PROBLEM STATEMENT: From the FFT block documentation below, extract the passage that begins with the words containing "#### Dependencies" and ends with "outputs. Otherwise, clear this parameter.", copying it word for word.

SELECTED EXCERPT:
___

Specify the type of implementation to compute the FFT as one of these options:

• `FFTW` — Select this option to use to support an arbitrary-length input signal. The block restricts generated code with the `FFTW` implementation to host computers capable of running MATLAB®.

• `Radix-2` — Select this option to support bit-reversed processing, fixed and floating-point data, or portable C-code generation using Simulink Coder. The dimensions of the input matrix, M and N, must be powers of two. To work with other input sizes, use the Image Pad block to pad or truncate these dimensions to powers of two, or, if possible, choose the `FFTW` implementation. For more information about the algorithms used by the `Radix-2` mode, see Radix-2 Implementation.

• `Auto` — Select this option to let the block choose the FFT implementation. For non-power-of-two transform lengths, the block restricts generated code to MATLAB host computers.

Specify whether the input to the block is in bit-reversed order or linear order. Select this parameter when you specify the input in bit-reversed order. Otherwise, clear this parameter. The block yields invalid output when you do not set this parameter correctly. For more information on the bit-reversed order of input, see Bit-Reversed Order.

#### Dependencies

To enable this parameter, set the FFT implementation parameter to `Auto` or `Radix-2`.

Select this parameter to specify that the block input is conjugate symmetric, and you want real-valued outputs. Otherwise, clear this parameter.

The 2-D FFT block yields conjugate symmetric output when you input real-valued data. Taking the 2-D IFFT of a conjugate symmetric input matrix produces real-valued output. Therefore, if the input to the 2-D IFFT block is conjugate symmetric, and you select this parameter, the block produces real-valued outputs. When you select this parameter, the block optimizes its computation method. You cannot select this parameter for fixed-point.

___

PROVIDED DATA:
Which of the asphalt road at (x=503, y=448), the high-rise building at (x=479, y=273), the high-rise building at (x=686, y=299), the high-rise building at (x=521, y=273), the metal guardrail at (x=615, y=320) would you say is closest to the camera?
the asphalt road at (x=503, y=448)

___

SOLUTION TO THIS TASK:
#### Dependencies

To enable this parameter, set the FFT implementation parameter to `Auto` or `Radix-2`.

Select this parameter to specify that the block input is conjugate symmetric, and you want real-valued outputs. Otherwise, clear this parameter.